I landed a summer job with a business consultancy and I must say: Internships are bloody magnificent and I thoroughly recommend them.

Right now I’m grazing on M&S and indulging on a delicious vanilla slice -compliments of my employer. When I’m not being wined and dined, I’m in the office thoroughly disappointing clients and colleagues, who upon meeting a small girl are immediately alarmed by the prospect of said girl handling their “business”. Not to mention that I look underage (and consequently, illegal to sodomise) I’m mostly considered a dangerous temptation or worth about 10 years in prison, depending on your perspective. It’s even more distressing when I sit for hours in their meetings, trying to look important and occasionally passing a report to my superior.

Earlier I made a latte before lounging in my ergonomic chair WITH WHEELS and wrote an email like an absolute wanker, but that’s fine, it’s totally acceptable in a business consultancy to talk like a wanker. It’s often encouraged. I get to talk endlessly about “business”, even though I’m totally unqualified and know fuck all about “business” then send more emails using a company signature to my unemployed friends.

It’s not all vanilla slices and sodomy though, I’ve also learnt quite a bit… Like what to do when Microsoft Office starts ruining your life by reformatting everything or how to secretly write a blog entry. I now know that ‘Business’ is all about finding them, fucking them… and then fucking them again, but in the ass this time… Or so my boss tells me. Working a full week does have its cons, I’ve lost most of my overwhelming hatred for world as a consequence of my summer “pretend to be an adult” internship, or more accurately the hatred has since taken the form of quiet disappointment. I read this back and I notice a lack of passion and pretty sure I’m turning into a brain dead retard. My English has gone to shit since I moved up north, but I guess it’s my fault for being complacent and giving up on books and lectures.

Well whatever. I’ve literally just noticed that the guys at the Guardian are fucking cunts. Troy Davis was executed in Georgia and leading up to his demise the Guardian couldn’t get enough. There were live Twitter feeds, a flash and prominent spot on the website and the journa-loust seemed to be genuinely upset. A couple of hours after Davis kicks the bucket and he has lost his place to an advert for the guardians music website!

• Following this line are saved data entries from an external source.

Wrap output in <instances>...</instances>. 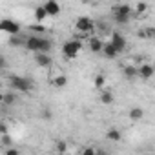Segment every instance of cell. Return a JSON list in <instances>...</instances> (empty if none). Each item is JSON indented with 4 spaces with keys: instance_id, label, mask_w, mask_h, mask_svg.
<instances>
[{
    "instance_id": "6da1fadb",
    "label": "cell",
    "mask_w": 155,
    "mask_h": 155,
    "mask_svg": "<svg viewBox=\"0 0 155 155\" xmlns=\"http://www.w3.org/2000/svg\"><path fill=\"white\" fill-rule=\"evenodd\" d=\"M111 15H113V18H115L117 24H126V22H130V18H131L133 9H131V6H128V4H117V6L111 8Z\"/></svg>"
},
{
    "instance_id": "7a4b0ae2",
    "label": "cell",
    "mask_w": 155,
    "mask_h": 155,
    "mask_svg": "<svg viewBox=\"0 0 155 155\" xmlns=\"http://www.w3.org/2000/svg\"><path fill=\"white\" fill-rule=\"evenodd\" d=\"M81 49H82V42L79 38H75V37L71 40H68V42L62 44V55L66 58H75L77 55L81 53Z\"/></svg>"
},
{
    "instance_id": "3957f363",
    "label": "cell",
    "mask_w": 155,
    "mask_h": 155,
    "mask_svg": "<svg viewBox=\"0 0 155 155\" xmlns=\"http://www.w3.org/2000/svg\"><path fill=\"white\" fill-rule=\"evenodd\" d=\"M9 84H11V88L15 91H22V93H26V91H29L33 88L31 81L26 79V77H20V75H13L11 79H9Z\"/></svg>"
},
{
    "instance_id": "277c9868",
    "label": "cell",
    "mask_w": 155,
    "mask_h": 155,
    "mask_svg": "<svg viewBox=\"0 0 155 155\" xmlns=\"http://www.w3.org/2000/svg\"><path fill=\"white\" fill-rule=\"evenodd\" d=\"M75 29L79 33H91L95 29V20L90 17H79L75 20Z\"/></svg>"
},
{
    "instance_id": "5b68a950",
    "label": "cell",
    "mask_w": 155,
    "mask_h": 155,
    "mask_svg": "<svg viewBox=\"0 0 155 155\" xmlns=\"http://www.w3.org/2000/svg\"><path fill=\"white\" fill-rule=\"evenodd\" d=\"M0 29L8 35H18L20 33V24L15 22V20H9V18H4L0 22Z\"/></svg>"
},
{
    "instance_id": "8992f818",
    "label": "cell",
    "mask_w": 155,
    "mask_h": 155,
    "mask_svg": "<svg viewBox=\"0 0 155 155\" xmlns=\"http://www.w3.org/2000/svg\"><path fill=\"white\" fill-rule=\"evenodd\" d=\"M110 42L119 49V53H122V51L126 49V44H128L126 38H124V35H122V33H117V31L111 33V40H110Z\"/></svg>"
},
{
    "instance_id": "52a82bcc",
    "label": "cell",
    "mask_w": 155,
    "mask_h": 155,
    "mask_svg": "<svg viewBox=\"0 0 155 155\" xmlns=\"http://www.w3.org/2000/svg\"><path fill=\"white\" fill-rule=\"evenodd\" d=\"M88 48L91 53H102V48H104V42L101 37H90L88 38Z\"/></svg>"
},
{
    "instance_id": "ba28073f",
    "label": "cell",
    "mask_w": 155,
    "mask_h": 155,
    "mask_svg": "<svg viewBox=\"0 0 155 155\" xmlns=\"http://www.w3.org/2000/svg\"><path fill=\"white\" fill-rule=\"evenodd\" d=\"M35 62H37V66H40V68H49L53 60H51L49 53H44V51H37V53H35Z\"/></svg>"
},
{
    "instance_id": "9c48e42d",
    "label": "cell",
    "mask_w": 155,
    "mask_h": 155,
    "mask_svg": "<svg viewBox=\"0 0 155 155\" xmlns=\"http://www.w3.org/2000/svg\"><path fill=\"white\" fill-rule=\"evenodd\" d=\"M40 38H42V37H38V35L28 37V38H26V49H29V51H33V53L40 51Z\"/></svg>"
},
{
    "instance_id": "30bf717a",
    "label": "cell",
    "mask_w": 155,
    "mask_h": 155,
    "mask_svg": "<svg viewBox=\"0 0 155 155\" xmlns=\"http://www.w3.org/2000/svg\"><path fill=\"white\" fill-rule=\"evenodd\" d=\"M44 8H46V11H48L49 17H58L60 15V4L57 2V0H46Z\"/></svg>"
},
{
    "instance_id": "8fae6325",
    "label": "cell",
    "mask_w": 155,
    "mask_h": 155,
    "mask_svg": "<svg viewBox=\"0 0 155 155\" xmlns=\"http://www.w3.org/2000/svg\"><path fill=\"white\" fill-rule=\"evenodd\" d=\"M153 73H155V68H153L151 64H142V66H139V77H140L142 81L151 79Z\"/></svg>"
},
{
    "instance_id": "7c38bea8",
    "label": "cell",
    "mask_w": 155,
    "mask_h": 155,
    "mask_svg": "<svg viewBox=\"0 0 155 155\" xmlns=\"http://www.w3.org/2000/svg\"><path fill=\"white\" fill-rule=\"evenodd\" d=\"M102 55L106 58H117L119 57V49L111 44V42H104V48H102Z\"/></svg>"
},
{
    "instance_id": "4fadbf2b",
    "label": "cell",
    "mask_w": 155,
    "mask_h": 155,
    "mask_svg": "<svg viewBox=\"0 0 155 155\" xmlns=\"http://www.w3.org/2000/svg\"><path fill=\"white\" fill-rule=\"evenodd\" d=\"M124 77L130 81H133L135 77H139V66H124Z\"/></svg>"
},
{
    "instance_id": "5bb4252c",
    "label": "cell",
    "mask_w": 155,
    "mask_h": 155,
    "mask_svg": "<svg viewBox=\"0 0 155 155\" xmlns=\"http://www.w3.org/2000/svg\"><path fill=\"white\" fill-rule=\"evenodd\" d=\"M33 15H35V20H37V22H44V20L49 17L44 6H38V8H35V13H33Z\"/></svg>"
},
{
    "instance_id": "9a60e30c",
    "label": "cell",
    "mask_w": 155,
    "mask_h": 155,
    "mask_svg": "<svg viewBox=\"0 0 155 155\" xmlns=\"http://www.w3.org/2000/svg\"><path fill=\"white\" fill-rule=\"evenodd\" d=\"M106 139H108V140H111V142H119V140H122V133H120L117 128H111V130H108Z\"/></svg>"
},
{
    "instance_id": "2e32d148",
    "label": "cell",
    "mask_w": 155,
    "mask_h": 155,
    "mask_svg": "<svg viewBox=\"0 0 155 155\" xmlns=\"http://www.w3.org/2000/svg\"><path fill=\"white\" fill-rule=\"evenodd\" d=\"M101 102L102 104H111L113 101H115V97H113V93L110 91V90H101Z\"/></svg>"
},
{
    "instance_id": "e0dca14e",
    "label": "cell",
    "mask_w": 155,
    "mask_h": 155,
    "mask_svg": "<svg viewBox=\"0 0 155 155\" xmlns=\"http://www.w3.org/2000/svg\"><path fill=\"white\" fill-rule=\"evenodd\" d=\"M137 37L139 38H155V28H144L140 31H137Z\"/></svg>"
},
{
    "instance_id": "ac0fdd59",
    "label": "cell",
    "mask_w": 155,
    "mask_h": 155,
    "mask_svg": "<svg viewBox=\"0 0 155 155\" xmlns=\"http://www.w3.org/2000/svg\"><path fill=\"white\" fill-rule=\"evenodd\" d=\"M128 115H130L131 120H140V119L144 117V110H142V108H131Z\"/></svg>"
},
{
    "instance_id": "d6986e66",
    "label": "cell",
    "mask_w": 155,
    "mask_h": 155,
    "mask_svg": "<svg viewBox=\"0 0 155 155\" xmlns=\"http://www.w3.org/2000/svg\"><path fill=\"white\" fill-rule=\"evenodd\" d=\"M66 84H68V77L66 75H57L53 79V86L55 88H64Z\"/></svg>"
},
{
    "instance_id": "ffe728a7",
    "label": "cell",
    "mask_w": 155,
    "mask_h": 155,
    "mask_svg": "<svg viewBox=\"0 0 155 155\" xmlns=\"http://www.w3.org/2000/svg\"><path fill=\"white\" fill-rule=\"evenodd\" d=\"M2 102H4V104H8V106H11V104H15V102H17V95H15L13 91H8V93H4V95H2Z\"/></svg>"
},
{
    "instance_id": "44dd1931",
    "label": "cell",
    "mask_w": 155,
    "mask_h": 155,
    "mask_svg": "<svg viewBox=\"0 0 155 155\" xmlns=\"http://www.w3.org/2000/svg\"><path fill=\"white\" fill-rule=\"evenodd\" d=\"M51 48H53V42L49 40V38H40V51H44V53H49L51 51Z\"/></svg>"
},
{
    "instance_id": "7402d4cb",
    "label": "cell",
    "mask_w": 155,
    "mask_h": 155,
    "mask_svg": "<svg viewBox=\"0 0 155 155\" xmlns=\"http://www.w3.org/2000/svg\"><path fill=\"white\" fill-rule=\"evenodd\" d=\"M93 86H95L97 90H102V88L106 86V77H104V75H97L95 79H93Z\"/></svg>"
},
{
    "instance_id": "603a6c76",
    "label": "cell",
    "mask_w": 155,
    "mask_h": 155,
    "mask_svg": "<svg viewBox=\"0 0 155 155\" xmlns=\"http://www.w3.org/2000/svg\"><path fill=\"white\" fill-rule=\"evenodd\" d=\"M9 44H11V46H15V48H18V46H26V38H20L18 35H11Z\"/></svg>"
},
{
    "instance_id": "cb8c5ba5",
    "label": "cell",
    "mask_w": 155,
    "mask_h": 155,
    "mask_svg": "<svg viewBox=\"0 0 155 155\" xmlns=\"http://www.w3.org/2000/svg\"><path fill=\"white\" fill-rule=\"evenodd\" d=\"M29 29H31V31H35V33H46V26H44L42 22H38V24H31V26H29Z\"/></svg>"
},
{
    "instance_id": "d4e9b609",
    "label": "cell",
    "mask_w": 155,
    "mask_h": 155,
    "mask_svg": "<svg viewBox=\"0 0 155 155\" xmlns=\"http://www.w3.org/2000/svg\"><path fill=\"white\" fill-rule=\"evenodd\" d=\"M146 11H148V6H146L144 2H139V4L135 6V13H137V15H144Z\"/></svg>"
},
{
    "instance_id": "484cf974",
    "label": "cell",
    "mask_w": 155,
    "mask_h": 155,
    "mask_svg": "<svg viewBox=\"0 0 155 155\" xmlns=\"http://www.w3.org/2000/svg\"><path fill=\"white\" fill-rule=\"evenodd\" d=\"M57 151H58V153H66V151H68L66 140H57Z\"/></svg>"
},
{
    "instance_id": "4316f807",
    "label": "cell",
    "mask_w": 155,
    "mask_h": 155,
    "mask_svg": "<svg viewBox=\"0 0 155 155\" xmlns=\"http://www.w3.org/2000/svg\"><path fill=\"white\" fill-rule=\"evenodd\" d=\"M0 142H2L4 146H9L11 144V137L8 133H0Z\"/></svg>"
},
{
    "instance_id": "83f0119b",
    "label": "cell",
    "mask_w": 155,
    "mask_h": 155,
    "mask_svg": "<svg viewBox=\"0 0 155 155\" xmlns=\"http://www.w3.org/2000/svg\"><path fill=\"white\" fill-rule=\"evenodd\" d=\"M81 153H84V155H95V153H101V150H97V148H84V150H81Z\"/></svg>"
},
{
    "instance_id": "f1b7e54d",
    "label": "cell",
    "mask_w": 155,
    "mask_h": 155,
    "mask_svg": "<svg viewBox=\"0 0 155 155\" xmlns=\"http://www.w3.org/2000/svg\"><path fill=\"white\" fill-rule=\"evenodd\" d=\"M6 155H18V150L17 148H9V150H6Z\"/></svg>"
},
{
    "instance_id": "f546056e",
    "label": "cell",
    "mask_w": 155,
    "mask_h": 155,
    "mask_svg": "<svg viewBox=\"0 0 155 155\" xmlns=\"http://www.w3.org/2000/svg\"><path fill=\"white\" fill-rule=\"evenodd\" d=\"M42 117H46V119H49V117H51V113H49V110H42Z\"/></svg>"
},
{
    "instance_id": "4dcf8cb0",
    "label": "cell",
    "mask_w": 155,
    "mask_h": 155,
    "mask_svg": "<svg viewBox=\"0 0 155 155\" xmlns=\"http://www.w3.org/2000/svg\"><path fill=\"white\" fill-rule=\"evenodd\" d=\"M0 133H8V126L6 124H0Z\"/></svg>"
}]
</instances>
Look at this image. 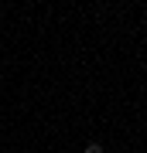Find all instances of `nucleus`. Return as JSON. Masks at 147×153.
Masks as SVG:
<instances>
[{"label": "nucleus", "mask_w": 147, "mask_h": 153, "mask_svg": "<svg viewBox=\"0 0 147 153\" xmlns=\"http://www.w3.org/2000/svg\"><path fill=\"white\" fill-rule=\"evenodd\" d=\"M82 153H106V150H103V146H99V143H89V146H86V150H82Z\"/></svg>", "instance_id": "nucleus-1"}]
</instances>
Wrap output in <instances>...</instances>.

Davis has been demoted I’m afraid.  I guess now that the guy has been dead a couple of hours it’s cold, I mean old, news. The guardian is now advertising their newly retuned music website. Whatever you fucking faggots. Talking of faggots why the hell is there a picture of five such faggots holding a surfing board? And why is this more important than a guy who was (potentially) innocent being executed in what appears to be an incredibly bigoted state? Brownie points to anyone that up to this point hadn’t immediately assumed that Davis was an African American. I’ll immediately detract those brownie points since that almost definitely means you don’t follow the news or know anything about Davis and his bucket kicking.

Today the Guardian has prioritised incorrectly yet again. Why is the satellite the last story on the home page? I couldn’t give a shit that the guardian is now “on facebook”. I want to know more about where this bus sized satellite is going to hit thanks. Though, nobody should worry because I’m pretty sure it’s going to hit Gadaffi in a “freak accident”. I wouldn’t put it pass the US to remotely instruct a satellite to crush a hidden Gadaffi and blame earth’s gravity. It’ a little disconcerting that  UK householders are being told that their household insurance policies are likely to protect against any damage caused by the flying debris… including stuff from space. Surely if it’s of little risk nobody needs to mention insurance?

Well that’s enough bullshit for the moment, I’m going to make a coffee and grab a custard tart.

Am I the only person eating popcorn & watching sky news live waiting for Al-Qaeda to retaliate?